I like the sticks you made and wish I had enough 3/4" but I had plenty of 1/2" so thats what I used. You are right, pull the strap as tight as you can and jump on the bottom step and its not going to move. When I removed the strap the stick was still clamped to the tree and I had to pull it loose.
The washer is a good idea.


----------



## RatherBArchery (Oct 31, 2006)

Yep, mine dig in too. It is nice you can pull off your strap and roll it up and then take the step off the tree. I would say if you are under 220lbs you will be fine with the 1/2" but I am a bit bigger than that :wink:


----------



## RatherBArchery (Oct 31, 2006)

I am considering building 'kits' with the formed metal parts so other DIY folks can build these for themselves. You would get 3- U pieces and the two formed siderails, you would be responsible for the welding and painting. I figure this would take all the liability out of it because I would not be welding them, just selling material. Anyone interested in that???


RatherBArchery said:


> I still prefer this style step though, locks together VERY tight for transport. You can see how each locks inside the next, you can stack these as high as the roof if you want  The strap is a new attachment system I am using, rated at 5000lbs so I think I am safe. FYI- I was building these steps for about 4-5 years, long before the stagger steps came out. Only mistake I made was posting pictures on here, not saying the took my design.


----------



## DocMort (Sep 24, 2009)

Hell i would be willing to buy a set that you weld and all and sign an agreement to not sue you if my 300 lb ass breaks it. Gotta be cheaper than buying sticks from the big names.


----------



## RatherBArchery (Oct 31, 2006)

Just looking to sell the material at this point


----------



## lrbergin (Jan 19, 2009)

I would be interested if the price was right. I just don't have the setup to bend it all up but would weld it up. I would think shipping would be high though.


----------



## RatherBArchery (Oct 31, 2006)

Since I can ship parts in a smaller box UPS shouldn't be too bad, I am going to run some numbers tomorrow. PM me for details.


----------



## Jovush (Sep 28, 2006)

RatherB, tell us more about your strapping system. I've seen something similar on pallets of material where I work. I'd be interested in a kit version.


----------



## AdvanTimberLou (Aug 8, 2005)

RatherBArchery said:


> Since I can ship parts in a smaller box UPS shouldn't be too bad, I am going to run some numbers tomorrow. PM me for details.
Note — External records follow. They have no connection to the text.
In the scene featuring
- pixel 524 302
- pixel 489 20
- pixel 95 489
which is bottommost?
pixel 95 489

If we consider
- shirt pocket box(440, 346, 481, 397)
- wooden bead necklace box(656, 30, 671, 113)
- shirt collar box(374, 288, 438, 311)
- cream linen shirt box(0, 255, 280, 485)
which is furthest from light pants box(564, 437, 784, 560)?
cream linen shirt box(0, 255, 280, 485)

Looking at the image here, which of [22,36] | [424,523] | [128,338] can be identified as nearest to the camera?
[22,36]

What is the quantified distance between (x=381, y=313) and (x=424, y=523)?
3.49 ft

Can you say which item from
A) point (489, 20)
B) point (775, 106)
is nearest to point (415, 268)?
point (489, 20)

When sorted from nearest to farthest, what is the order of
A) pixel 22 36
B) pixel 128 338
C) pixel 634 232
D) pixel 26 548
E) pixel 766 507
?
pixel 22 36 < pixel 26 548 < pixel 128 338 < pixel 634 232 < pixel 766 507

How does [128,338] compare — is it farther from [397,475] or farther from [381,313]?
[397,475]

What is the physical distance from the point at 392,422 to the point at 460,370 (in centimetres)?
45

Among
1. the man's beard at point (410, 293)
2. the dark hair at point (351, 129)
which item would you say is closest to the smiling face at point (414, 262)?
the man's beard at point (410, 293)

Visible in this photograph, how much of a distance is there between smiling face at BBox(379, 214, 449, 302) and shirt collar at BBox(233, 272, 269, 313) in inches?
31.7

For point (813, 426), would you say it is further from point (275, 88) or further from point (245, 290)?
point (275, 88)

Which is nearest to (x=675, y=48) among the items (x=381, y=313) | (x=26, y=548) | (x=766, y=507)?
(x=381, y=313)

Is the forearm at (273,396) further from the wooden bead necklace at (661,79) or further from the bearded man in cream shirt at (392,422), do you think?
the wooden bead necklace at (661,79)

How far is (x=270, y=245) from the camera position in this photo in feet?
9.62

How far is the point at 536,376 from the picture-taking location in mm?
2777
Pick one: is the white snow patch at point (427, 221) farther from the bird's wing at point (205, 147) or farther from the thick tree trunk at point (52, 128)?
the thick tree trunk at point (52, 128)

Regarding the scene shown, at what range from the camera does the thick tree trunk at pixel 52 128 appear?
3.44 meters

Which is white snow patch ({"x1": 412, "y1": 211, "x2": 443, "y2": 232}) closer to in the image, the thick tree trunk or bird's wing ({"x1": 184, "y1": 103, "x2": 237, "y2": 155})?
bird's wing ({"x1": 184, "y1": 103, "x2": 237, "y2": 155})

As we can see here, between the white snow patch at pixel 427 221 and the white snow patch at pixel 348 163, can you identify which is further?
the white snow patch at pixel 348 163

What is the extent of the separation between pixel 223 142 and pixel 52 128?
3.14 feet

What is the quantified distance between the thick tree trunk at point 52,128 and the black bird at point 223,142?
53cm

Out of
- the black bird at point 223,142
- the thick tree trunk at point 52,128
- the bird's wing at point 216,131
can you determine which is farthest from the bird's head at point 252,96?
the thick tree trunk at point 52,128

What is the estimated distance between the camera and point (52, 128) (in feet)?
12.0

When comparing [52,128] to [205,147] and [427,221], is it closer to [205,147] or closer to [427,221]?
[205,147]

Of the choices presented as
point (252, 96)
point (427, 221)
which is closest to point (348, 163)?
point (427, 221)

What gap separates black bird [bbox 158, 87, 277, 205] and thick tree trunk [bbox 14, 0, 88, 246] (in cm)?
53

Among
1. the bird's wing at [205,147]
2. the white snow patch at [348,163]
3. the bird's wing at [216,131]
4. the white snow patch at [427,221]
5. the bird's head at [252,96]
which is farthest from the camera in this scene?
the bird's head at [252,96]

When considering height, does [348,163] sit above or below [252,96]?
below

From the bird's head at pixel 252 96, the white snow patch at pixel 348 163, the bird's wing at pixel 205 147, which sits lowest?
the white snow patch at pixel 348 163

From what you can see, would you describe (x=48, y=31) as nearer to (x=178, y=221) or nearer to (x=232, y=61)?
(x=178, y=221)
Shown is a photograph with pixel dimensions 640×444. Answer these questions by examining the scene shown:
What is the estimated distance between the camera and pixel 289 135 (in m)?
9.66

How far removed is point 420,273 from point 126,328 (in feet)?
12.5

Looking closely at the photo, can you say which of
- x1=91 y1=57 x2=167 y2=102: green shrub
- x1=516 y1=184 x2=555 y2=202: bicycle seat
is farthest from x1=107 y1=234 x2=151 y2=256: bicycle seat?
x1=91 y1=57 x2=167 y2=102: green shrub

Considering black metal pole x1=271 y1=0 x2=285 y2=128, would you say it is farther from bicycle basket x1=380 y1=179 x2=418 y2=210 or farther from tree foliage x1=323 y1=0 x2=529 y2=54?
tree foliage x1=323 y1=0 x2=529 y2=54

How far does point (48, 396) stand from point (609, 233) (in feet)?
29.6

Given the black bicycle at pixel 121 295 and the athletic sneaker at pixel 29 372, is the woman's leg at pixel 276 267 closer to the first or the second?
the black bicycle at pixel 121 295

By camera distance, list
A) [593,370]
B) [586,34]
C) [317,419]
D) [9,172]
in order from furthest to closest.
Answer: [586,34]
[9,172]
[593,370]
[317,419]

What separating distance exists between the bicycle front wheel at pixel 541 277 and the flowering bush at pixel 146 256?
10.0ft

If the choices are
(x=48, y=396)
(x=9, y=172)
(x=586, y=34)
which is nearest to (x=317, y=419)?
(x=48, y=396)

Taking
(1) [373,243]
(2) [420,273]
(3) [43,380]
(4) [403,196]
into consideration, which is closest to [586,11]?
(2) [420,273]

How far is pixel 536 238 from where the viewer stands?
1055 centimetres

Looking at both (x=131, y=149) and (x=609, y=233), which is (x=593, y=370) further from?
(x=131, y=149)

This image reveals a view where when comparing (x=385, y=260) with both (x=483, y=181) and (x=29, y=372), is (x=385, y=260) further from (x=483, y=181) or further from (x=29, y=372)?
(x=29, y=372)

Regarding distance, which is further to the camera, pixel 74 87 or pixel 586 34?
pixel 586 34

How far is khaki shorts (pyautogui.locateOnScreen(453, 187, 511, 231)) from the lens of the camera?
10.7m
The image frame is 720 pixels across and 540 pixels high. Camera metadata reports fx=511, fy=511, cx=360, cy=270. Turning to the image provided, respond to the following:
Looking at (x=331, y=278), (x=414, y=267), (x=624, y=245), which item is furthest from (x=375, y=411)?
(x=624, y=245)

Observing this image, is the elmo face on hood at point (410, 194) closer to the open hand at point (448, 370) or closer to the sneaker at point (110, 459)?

If your trying to sell on here, you will be required to obtain sponsorship plus the DIY section is not for selling. Its for sharing ideas.

Please PM NOV RUT for prices on sponsorship.

Thanks,

Lou
AT Classifieds Administrator


----------



## Jovush (Sep 28, 2006)

I understood that he was meerly asking if there would be interest in a kit form for us DIY'ers, not selling at this point. Surely, he would follow correct forum procedures at that time. Thanks for pointing out.


----------



## RatherBArchery (Oct 31, 2006)

Sorry, just trying to see if there was interest in my doing this.


----------



## Jovush (Sep 28, 2006)

RatherBArchery, can you tell us more about your strap configuration? Is it quick as it looks? Parts easy to come by?


----------



## RatherBArchery (Oct 31, 2006)

NO, I WILL NOT TELL MY SECRET :angel:
Just kidding!!! These are actually shipping straps used in sea boxes or ???? My father happened to grab these from a job he did in Northern NJ and they are the cats a$& as far as I am concerned. My only gripe is that they are white straps and do not die well because they are nylon. These will only work on wedge type steps/stands because once tightened you must be able to pull up to relieve the pressure or you will never get them off without a knife. With my steps I just pull the straps snug while under the middle step and step on the top loop/step to tighten, the step may move 2" but once it is locked in it doesn't budge!!! I just lift up on the step to loosen and undo the buckle. These nylon straps actually measure 1.125" wide making me think they are metric size??!! The straps are rated for 5000lbs though, that should do


----------



## Jovush (Sep 28, 2006)

Thanks RatherB, I've seen these before and found I couldn't use them because of the way they tighten. Thought maybe you found a way around this problem, seems your application can use them. Thanks again.


----------



## Sideways (Feb 13, 2006)

I love the simplicity of the wooden jig!


----------



## NHLHVECTRIX (Jan 3, 2008)

very nice tagging it..


----------



## daltongang (Jul 29, 2009)

This would be cheaper than a new climber.


----------